*Data extract:*

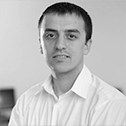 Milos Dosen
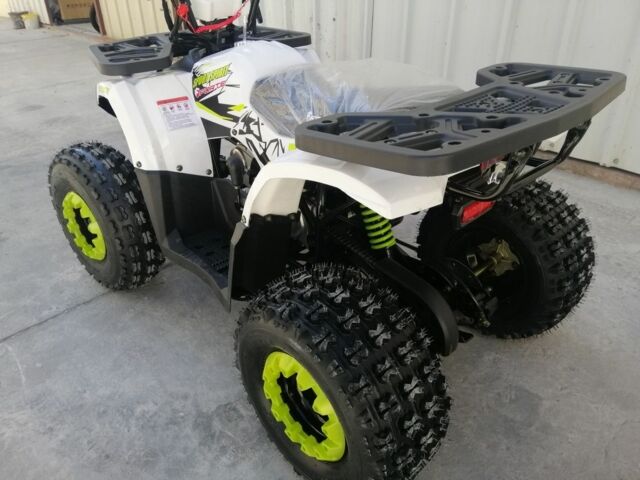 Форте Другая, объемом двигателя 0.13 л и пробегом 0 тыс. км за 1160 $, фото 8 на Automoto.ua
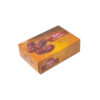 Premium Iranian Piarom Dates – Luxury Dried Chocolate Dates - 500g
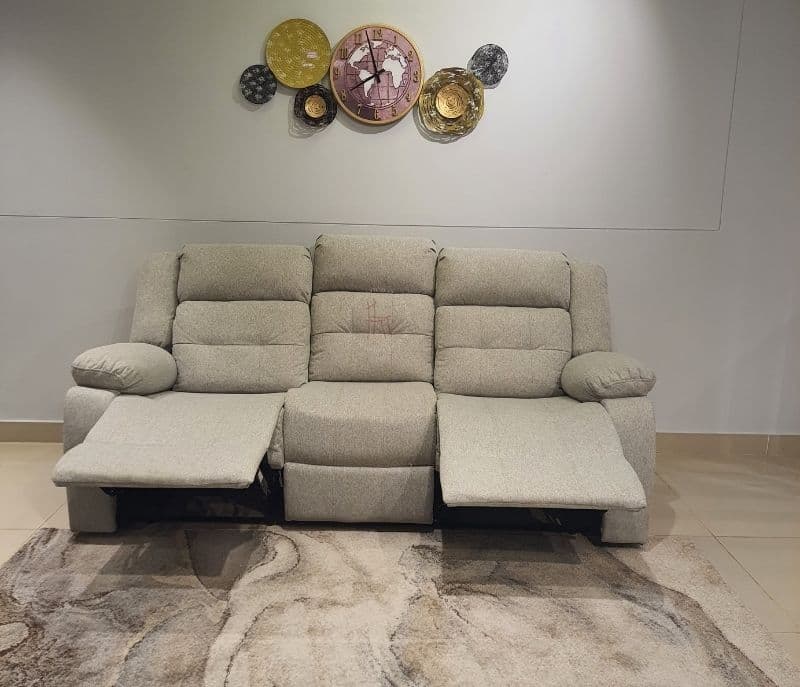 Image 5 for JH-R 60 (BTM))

*What is needed:*
All of the data needs repeating exactly, but the pictures do not.

*Reply to the task:*
 Milos Dosen
 Форте Другая, объемом двигателя 0.13 л и пробегом 0 тыс. км за 1160 $, фото 8 на Automoto.ua
 Premium Iranian Piarom Dates – Luxury Dried Chocolate Dates - 500g
 Image 5 for JH-R 60 (BTM))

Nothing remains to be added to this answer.